Os direitos da personalidade dos pacientes, que se correlacionam à intimidade, na relação clínica ou hospitalar têm tutela reforçada pelo dever deontológico de sigilo. Esse compromisso de honrar a confidencialidade necessária para a operacionalização dos cuidados de saúde, não é restrito aos médicos, são igualmente responsáveis todos os demais profissionais da área e as instituições que intervierem no caso clínico ou tiverem acesso à documentação.

Não raras são as vezes em que ocorre a devassa dos dados sensíveis dos pacientes, sem que haja a correta ponderação dos direitos da personalidade atingidos, mesmo quando há possibilidade de se mitigar os danos e, ainda assim, conseguir atingir os interesses públicos pretendidos. A pandemia causada pela COVID-19 apresenta uma situação emergencial, em que as providências em sede de gestão pública e sanitária requerem urgência, mas é premente se verificar se a vigilância em saúde necessariamente implica em violação dos direitos da personalidade dos pacientes.
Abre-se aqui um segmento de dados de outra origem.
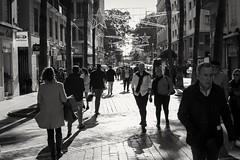 Restos de Navidad (gabrielromeroplana) Tags: navidad christmas malaga malagaciudadgenial spain blanco negro black white bn bw monochromatic street photography fotografiacallejera calle sony a6000 sigma 30mm 14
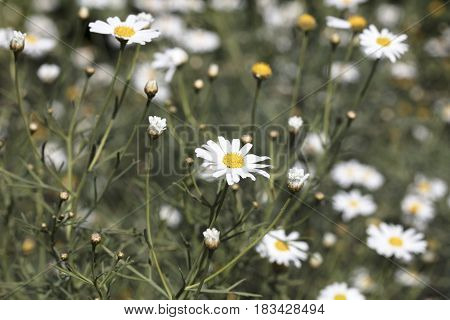 Field of white daisies at the coast in San Diego California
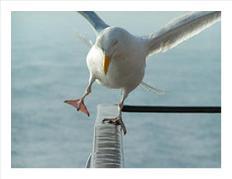 Gull Off Balance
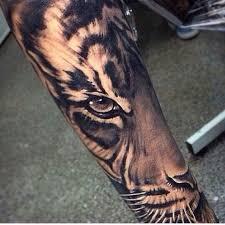 8 best tiger images on ideas tiger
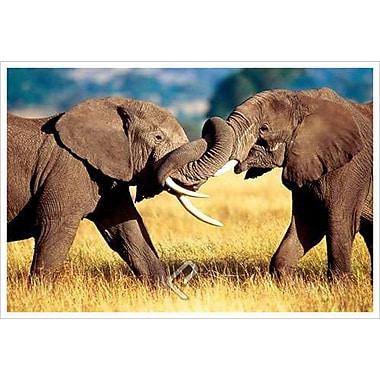 Éléphants africains au combat, toile tendue, 24 x 36 po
História clínica ou processo clínico é o suporte biográfico da assistência sanitária de um paciente e o seu acesso irrestrito por terceiros pode colocar em risco direitos da personalidade, especialmente a intimidade, o sigilo e a integridade moral e psíquica. Deste modo, a titularidade da história clínica é reflexo da titularidade dos direitos da personalidade, cabe em regra aos pacientes.

Considerando-se que “o serviço da saúde e o benefício social têm limites. Um limite intransponível está no benefício da Pessoa que se destinam a servir. Só esta os justifica [...]”1; há que se delimitar a extensão da vigilância em saúde e da notificação compulsória de doenças e agravos no contexto da pandemia, para garantir a proteção dos direitos da personalidade dos pacientes, e para que se proteja a dignidade contra uma exegese meramente utilitarista do direito à saúde.

Devido à variabilidade biológica, os efeitos dos fatores que causam doenças e suas consequências somente são caracterizados significativamente a níveis grupais2, demonstrando a importância da vigilância em saúde. Trata-se de processo contínuo e sistemático para a coleta, consolidação e disseminação de dados, que mapeia a situação sanitária da população brasileira, denominado;3 e fundamenta-se nos princípios da universalidade, integralidade e equidade.4

Trata-se de medida pública contumaz e essencial na busca pela eficácia do Sistema Único de Saúde, que para conseguir dados bioestatísticos imprescindíveis à uma gestão eficaz da saúde, acaba por ter acesso a conteúdo sensível contido nas histórias clínicas dos pacientes.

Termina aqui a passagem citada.